==== Excerpt to read ====
E. Bruce Heilman
Commencement Address
Campbellsville University
9 May 2015
A man stood at the pearly gates,
His face was scarred and old
He stood before the gate of fate
For admission to the fold.
“What have you done,” Saint Peter asked,
“To gain admission here?”
I've been a college president, sir,
For many and many a year.
The pearly gates swung open wide,
Saint Peter touched the bell.
“Come in”, he said, “and choose your harp.
You've had your time in hell.”[1]
By Dave Miles
Immaculata College
President Carter, members of the Board of Trustees, faculty and staff, families of graduates, guests and especially all those who are graduating. I am honored to be the speaker on this special occasion which honors those who have successfully fulfilled the responsibilities essential to attaining your degree.
This is a special year in my life and it is a historical occasion for our country. August the fourteenth will represent the seventieth anniversary of the end of World War Two. In respect to that anniversary, I have just returned from two weeks in the South Pacific with seventeen other World War Two veterans representing what was defined as the final deployment of the World War Two generation to the South Pacific, seventy years after we landed on the beaches of those islands to defeat the Japanese.
This year I am a part of the activities of the organization known as the Spirit of '45[2] engaged in highlighting that seventieth anniversary. So, to you who will regard this subject as ancient history, I want to share something of that time in history. I have chosen as my title “When the Lights go on Again All over the World”[3] or the “Spirit of '45”.
My presence as your speaker is unique as I'll be eighty-nine in July. That age sets me aside from most, if not all, of those facing audiences of this kind. Few other World War Two veterans are commanding such podiums as this one. At the last reunion of my fellow Marines from the battle of Okinawa[4] I was told that I had to speak because I was the only one who could stand up long enough.
Ninety-four percent of the 16 million who served in World War Two are deceased and the fewer than 1 million remaining are dying at a rate of 25 thousand a month. Five years from now, most will have succumbed to the end result of old age. So you caught me just in time.
My age would also suggest that I address you while sitting down. But that would defeat my purpose of keeping you awake just to see whether I am still standing when I finish.
While we of my generation are not prehistoric, we are, to some of you, ancient. Having lived through the Great Depression as well as World War Two, we carry with us impacting experiences unique in history. The spirit of the war years can only be understood within the context of the trauma of the years of the Great Depression. It was the war that finally extricated the country from that nightmare. The hardships suffered by those who endured those years in many ways prepared them for facing the challenges of a world-at-war.
At its height, 273 thousand families were evicted from their homes. Without any income at all, they were unable to pay either mortgages or rent.
Ten thousand banks closed, 175 thousand school systems failed to open. And while the stock market crash caused those losing their wealth to jump out of tall buildings in New York, it didn't stop there. My own grandfather with a wife and four children, one being my father, lost the farm to creditors and committed suicide. My father at age twelve quit school to help his mother support his three younger siblings.
I grew up in a tenant house on a farm where my father, who never finished grade school, was a share cropper. The supporting timbers were placed on rocks leaving openings for the winds of winter to wind their way through cracks in the floor to keep the house air-conditioned. Because education was secondary to farm work, I failed high school and, by way of the G.I. Bill[5] later, corrected my lack of learning.
==== Given data ====
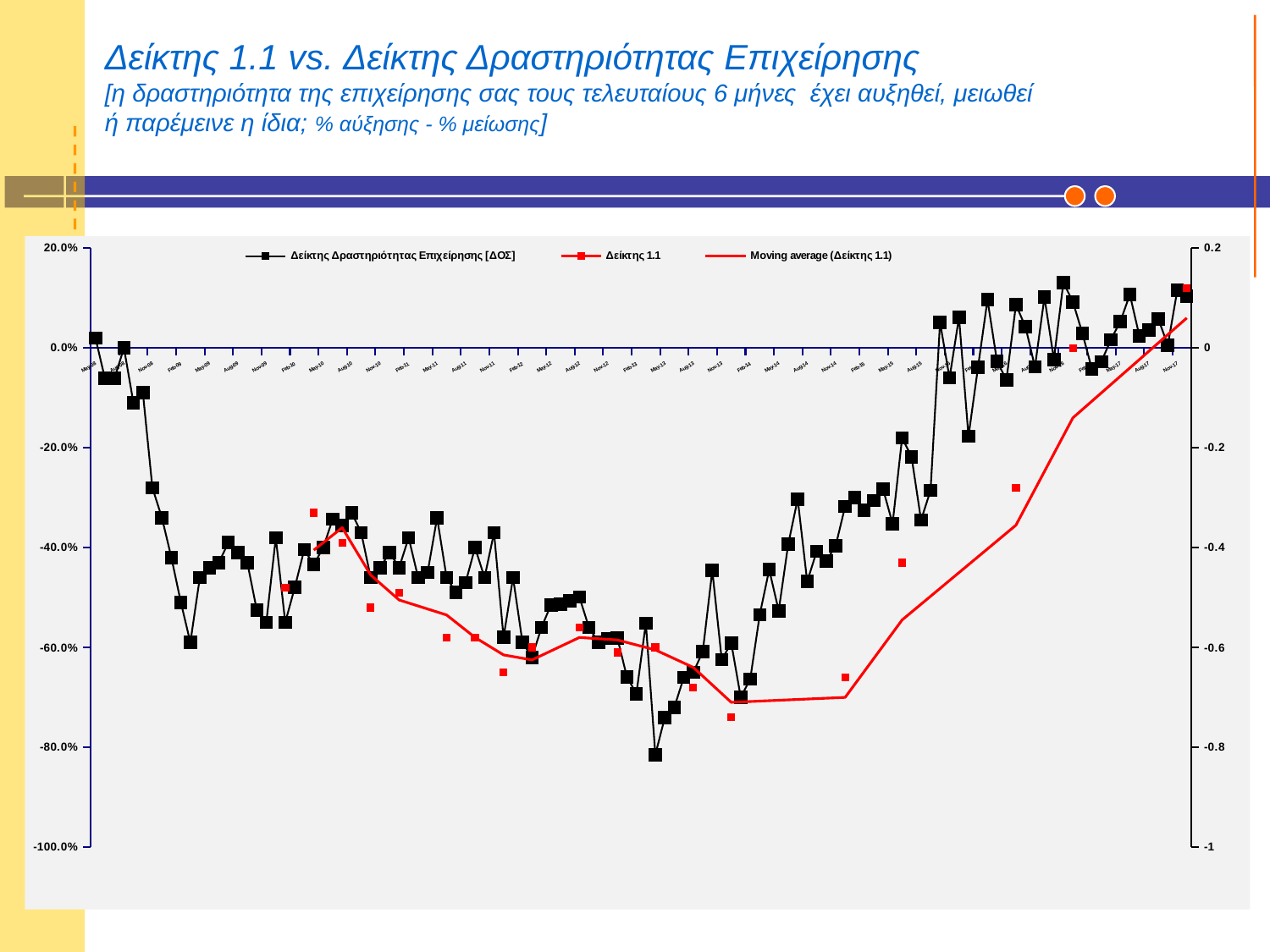
Which series is drawn as a black line with square markers? Δείκτης Δραστηριότητας Επιχείρησης [ΔΟΣ] Does the Δείκτης Δραστηριότητας Επιχείρησης [ΔΟΣ] line rise or fall between May08 and Feb09? Falls How many series does the chart's legend list? 3 Is the value of Δείκτης Δραστηριότητας Επιχείρησης [ΔΟΣ] at May08 greater or less than -20.0%? greater Is the value of Δείκτης Δραστηριότητας Επιχείρησης [ΔΟΣ] at Nov17 greater or less than 0.0%? greater Does the Moving average (Δείκτης 1.1) line rise or fall between Feb14 and Nov17? Rises Is the lowest point of the Δείκτης Δραστηριότητας Επιχείρησης [ΔΟΣ] line greater or less than -60.0%? less What kind of chart is shown on the slide? Line chart What is the lowest value shown on the left vertical axis? -100.0%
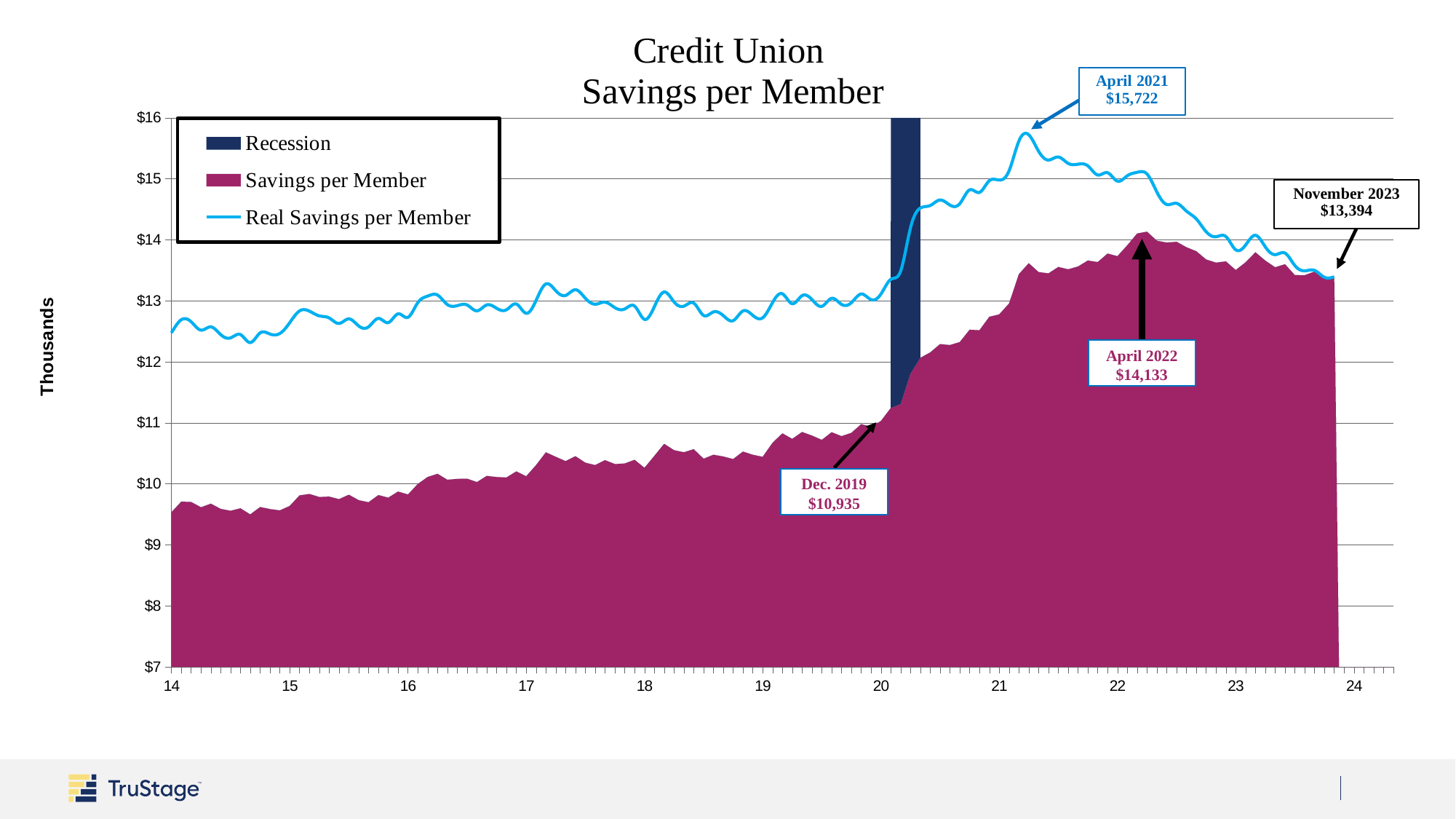
What unit label is shown on the vertical axis? Thousands What value is annotated for November 2023? $13,394 What is the difference between the annotated April 2021 value and the annotated November 2023 value? $2,328 Is the Savings per Member value at the start of 2014 greater or less than $10? less What value is annotated for April 2022 on the Savings per Member series? $14,133 What is the difference between the annotated April 2022 value and the annotated Dec. 2019 value? $3,198 Which annotated value is larger: April 2022 or Dec. 2019? April 2022 What value is annotated for April 2021 on the Real Savings per Member line? $15,722 What was Savings per Member in Dec. 2019, according to the annotation? $10,935 Does Savings per Member rise or fall from 2014 to 2022? rise Is the Real Savings per Member value at the start of 2016 greater or less than $12? greater How many entries does the legend list? 3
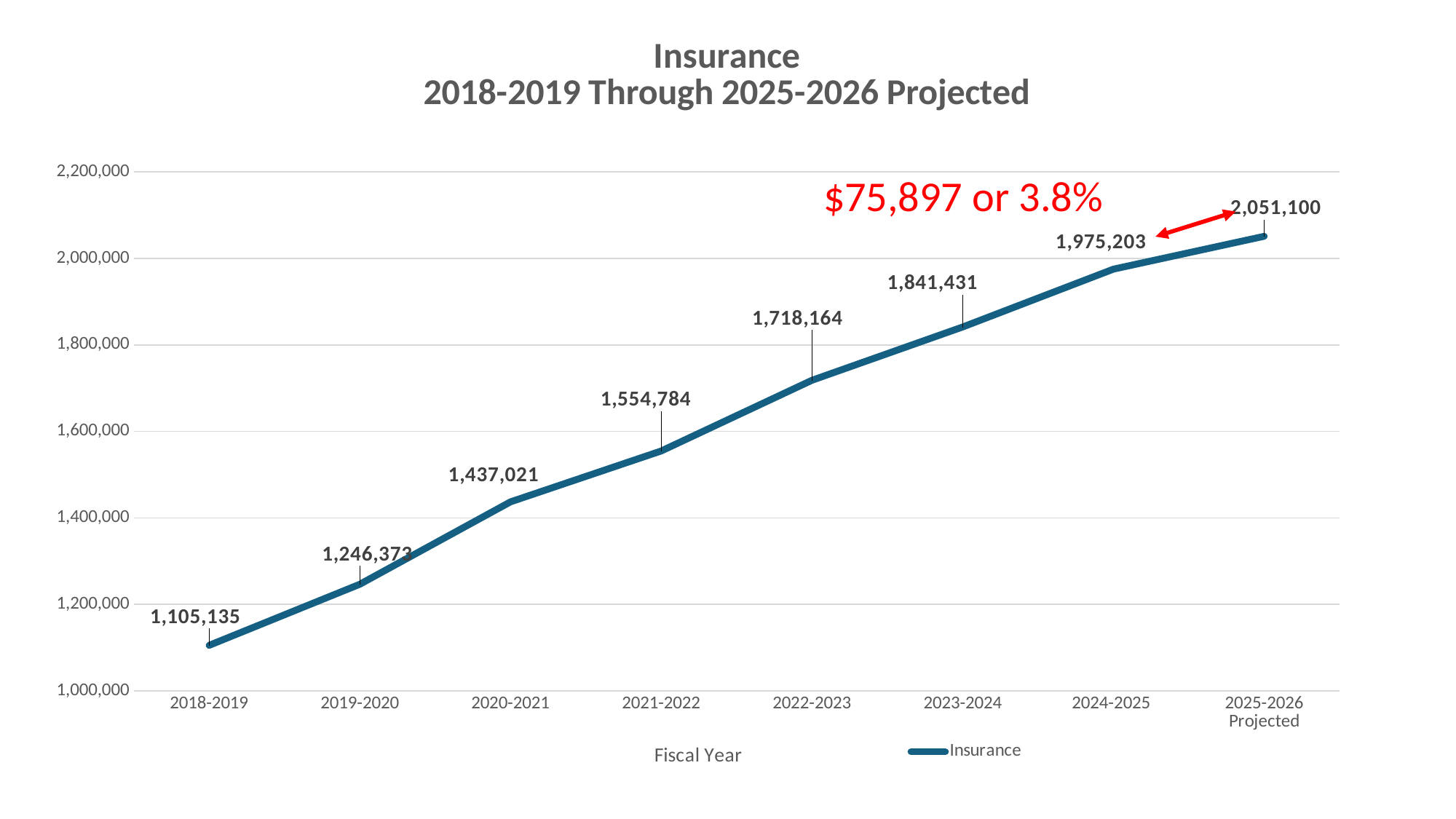
Is the Insurance value for 2022-2023 greater or less than 1,600,000? greater Do the Insurance values rise or fall from 2018-2019 to 2025-2026 Projected? rise What is the Insurance value for 2023-2024? 1,841,431 What kind of chart is shown on the slide? line chart What is the Insurance value for 2018-2019? 1,105,135 Which is larger, the Insurance value for 2020-2021 or for 2019-2020? 2020-2021 What is the projected Insurance value for 2025-2026? 2,051,100 How many fiscal years are plotted on the chart? 8 What is the Insurance value for 2021-2022? 1,554,784 Which fiscal year has the highest Insurance value? 2025-2026 Projected Which fiscal year has the lowest Insurance value? 2018-2019 What is the difference between the Insurance values for 2025-2026 Projected and 2024-2025? 75,897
====
Task description:
Continue the commencement address from the point where it stops.

Exercise output:
At the early age of fifteen I slept in the tobacco barn between bales of hay with a twelve gauge shotgun at my shoulder, awaiting any intruder coming to steal the tobacco which produced much of the family income for the year. At age seventeen I traded that shotgun for an M-1 rifle which I carried onto the beach in combat on Okinawa at age eighteen.
Like many others of my generation, my future was determined more by circumstance than by design. Life became a process of walking through doors as they opened and discovering pathways incidental to conditions dictated by the realities of history.
I was fifteen years old carrying a bucket of milk from the barn to the milk house when the farm owner approached and said, “the Japanese have attacked Pearl Harbor.” Well, I thought to myself, at least that's another country. I didn't have the slightest idea where Pearl Harbor was or the implications of that act of war.
So when the attack on Pearl Harbor came, we were already chastened by lives of hardships from which the challenges of war lifted our spirit of adventure. A fever of patriotism united the entire country as young and old alike resolved to make whatever sacrifices were required.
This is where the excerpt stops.